In 1984, between 7,000 and 10,000 people were killed immediately by a toxic gas leak from a Union Carbide pesticide factory in Bhopal in central India. Over the next 20 years, a further 15,000 people died and the site is still contaminated, affecting over 100,000 people.

Today Dow Chemical, a sponsor of this year's Olympic Games, owns Union Carbide, but denies responsibility for the Bhopal liabilities and has never addressed the on-going human rights impact of the catastrophe. Dow's views are that legal claims regarding the gas leak were resolved when Union Carbide paid compensation for those killed or injured.

To bring the issues of corporate responsibility and ethical sponsorship to wider attention, a multi-sensory art installation by acclaimed Indian artist Samar Jodha has just opened at Amnesty International's headquarters in Shoreditch. It runs until the end of the month.

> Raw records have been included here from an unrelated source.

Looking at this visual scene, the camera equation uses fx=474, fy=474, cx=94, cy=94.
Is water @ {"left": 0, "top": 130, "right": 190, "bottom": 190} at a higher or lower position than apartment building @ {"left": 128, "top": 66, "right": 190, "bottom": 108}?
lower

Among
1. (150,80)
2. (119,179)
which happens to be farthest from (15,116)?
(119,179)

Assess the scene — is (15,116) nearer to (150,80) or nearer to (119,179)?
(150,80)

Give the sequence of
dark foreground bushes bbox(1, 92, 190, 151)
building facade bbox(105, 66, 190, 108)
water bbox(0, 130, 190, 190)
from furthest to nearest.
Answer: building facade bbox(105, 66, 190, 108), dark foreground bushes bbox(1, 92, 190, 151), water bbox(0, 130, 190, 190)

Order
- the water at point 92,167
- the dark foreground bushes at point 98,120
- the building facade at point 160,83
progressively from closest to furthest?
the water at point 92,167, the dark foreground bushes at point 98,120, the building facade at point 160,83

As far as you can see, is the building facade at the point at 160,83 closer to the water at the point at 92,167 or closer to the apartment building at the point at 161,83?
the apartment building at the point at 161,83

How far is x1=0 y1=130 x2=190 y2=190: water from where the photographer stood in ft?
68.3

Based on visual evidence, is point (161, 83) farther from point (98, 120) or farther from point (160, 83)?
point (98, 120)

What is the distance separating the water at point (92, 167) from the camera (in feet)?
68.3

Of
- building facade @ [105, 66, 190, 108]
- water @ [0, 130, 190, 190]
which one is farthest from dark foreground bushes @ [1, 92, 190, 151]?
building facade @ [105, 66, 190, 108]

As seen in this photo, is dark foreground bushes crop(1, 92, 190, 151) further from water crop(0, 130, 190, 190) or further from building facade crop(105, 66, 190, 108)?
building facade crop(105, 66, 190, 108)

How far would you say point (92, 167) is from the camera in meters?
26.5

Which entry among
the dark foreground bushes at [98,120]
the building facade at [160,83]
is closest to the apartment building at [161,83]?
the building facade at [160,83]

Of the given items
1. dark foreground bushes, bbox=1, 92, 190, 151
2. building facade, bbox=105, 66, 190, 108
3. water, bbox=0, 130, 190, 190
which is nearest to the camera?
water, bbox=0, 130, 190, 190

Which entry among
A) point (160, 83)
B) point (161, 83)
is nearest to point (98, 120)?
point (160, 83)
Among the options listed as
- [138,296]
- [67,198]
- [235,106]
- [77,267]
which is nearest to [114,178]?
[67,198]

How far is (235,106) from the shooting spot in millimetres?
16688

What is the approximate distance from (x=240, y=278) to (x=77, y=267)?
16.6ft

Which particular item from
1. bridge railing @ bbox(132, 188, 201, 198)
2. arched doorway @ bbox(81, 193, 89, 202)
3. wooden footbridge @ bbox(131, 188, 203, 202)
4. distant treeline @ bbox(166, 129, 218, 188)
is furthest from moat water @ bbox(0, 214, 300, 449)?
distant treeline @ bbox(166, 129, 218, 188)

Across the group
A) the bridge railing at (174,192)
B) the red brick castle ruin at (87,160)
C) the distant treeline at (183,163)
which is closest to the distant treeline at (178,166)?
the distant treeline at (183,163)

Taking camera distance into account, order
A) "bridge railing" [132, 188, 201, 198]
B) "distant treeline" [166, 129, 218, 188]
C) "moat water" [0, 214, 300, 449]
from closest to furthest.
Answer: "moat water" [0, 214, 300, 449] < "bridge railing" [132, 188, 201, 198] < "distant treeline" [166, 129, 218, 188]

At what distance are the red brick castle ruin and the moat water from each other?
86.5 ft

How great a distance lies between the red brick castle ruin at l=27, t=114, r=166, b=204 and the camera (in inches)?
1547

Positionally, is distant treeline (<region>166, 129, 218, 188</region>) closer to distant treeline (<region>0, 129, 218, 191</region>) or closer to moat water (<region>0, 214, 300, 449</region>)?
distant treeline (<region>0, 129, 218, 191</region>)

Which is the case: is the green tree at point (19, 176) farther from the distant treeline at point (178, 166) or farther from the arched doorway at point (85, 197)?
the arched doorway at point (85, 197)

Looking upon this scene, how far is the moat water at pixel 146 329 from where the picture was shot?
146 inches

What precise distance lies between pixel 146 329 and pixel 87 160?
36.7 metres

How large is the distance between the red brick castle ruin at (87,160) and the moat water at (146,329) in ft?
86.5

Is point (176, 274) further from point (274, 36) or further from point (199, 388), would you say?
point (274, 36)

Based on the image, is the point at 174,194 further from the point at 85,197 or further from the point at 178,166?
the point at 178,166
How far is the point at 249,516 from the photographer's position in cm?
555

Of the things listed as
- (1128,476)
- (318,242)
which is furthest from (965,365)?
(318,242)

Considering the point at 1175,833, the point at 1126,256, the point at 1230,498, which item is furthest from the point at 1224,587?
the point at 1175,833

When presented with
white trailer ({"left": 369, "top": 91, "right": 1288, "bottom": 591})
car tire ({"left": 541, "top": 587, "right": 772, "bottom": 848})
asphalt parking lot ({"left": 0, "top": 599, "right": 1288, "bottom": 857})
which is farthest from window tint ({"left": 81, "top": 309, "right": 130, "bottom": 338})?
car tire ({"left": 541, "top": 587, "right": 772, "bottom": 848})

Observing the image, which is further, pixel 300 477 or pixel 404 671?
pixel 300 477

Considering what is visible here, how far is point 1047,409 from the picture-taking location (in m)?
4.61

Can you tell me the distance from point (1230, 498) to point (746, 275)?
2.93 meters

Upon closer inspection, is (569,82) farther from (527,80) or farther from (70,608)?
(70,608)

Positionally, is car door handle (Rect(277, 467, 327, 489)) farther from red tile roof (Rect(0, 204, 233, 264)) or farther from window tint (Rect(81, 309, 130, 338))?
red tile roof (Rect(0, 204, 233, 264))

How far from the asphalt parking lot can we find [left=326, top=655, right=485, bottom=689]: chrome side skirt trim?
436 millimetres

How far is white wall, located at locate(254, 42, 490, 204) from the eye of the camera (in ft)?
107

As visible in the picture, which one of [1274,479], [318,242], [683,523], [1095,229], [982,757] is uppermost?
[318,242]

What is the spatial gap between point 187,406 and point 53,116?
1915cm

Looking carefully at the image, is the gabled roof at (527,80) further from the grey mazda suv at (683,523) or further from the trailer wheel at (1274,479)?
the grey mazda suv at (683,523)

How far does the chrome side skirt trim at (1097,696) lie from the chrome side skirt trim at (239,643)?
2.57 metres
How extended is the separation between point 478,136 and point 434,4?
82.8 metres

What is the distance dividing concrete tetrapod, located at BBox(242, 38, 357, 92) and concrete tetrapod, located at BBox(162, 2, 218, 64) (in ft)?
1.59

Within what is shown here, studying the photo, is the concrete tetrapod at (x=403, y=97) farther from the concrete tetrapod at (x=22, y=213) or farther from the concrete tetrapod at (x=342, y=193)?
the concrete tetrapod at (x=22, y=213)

Samar Jodha's temperature-controlled metal container recreates the wintry night of the 2 December 1984 in Bhopal, with 3D images, blow-torched mannequins and a soundscape. The soundscape starts silently, and there are notably no alarms or sirens throughout, as on the night, just the noise of crickets and the hum of the factory. The sound of gas escaping from the factory can be heard as the viewer moves through the container and towards the end of the journey, the sound of the first Bhopal victim struggling to breath.

Born in Jodhpur, India, Jodha has relatives in Bhopal including an uncle who worked at the chemical plant and another who was a doctor. Jodha believes the installation will help prevent "the constant struggle of memory against forgetting."

Renowned London street artist Pure Evil, has also painted a sign on the Amnesty building, which reads: 'Don't Poison our Olympics; Tell Lord Coe to stop defending Dow.'

Amnesty is asking the public to contact Lord Coe, the head of the committee organising the London Olympic Games, (LOCOG) to ask him to retract his committee's defense of Dow Chemical and to apologize to Bhopal's survivors. For more information and take action, click here.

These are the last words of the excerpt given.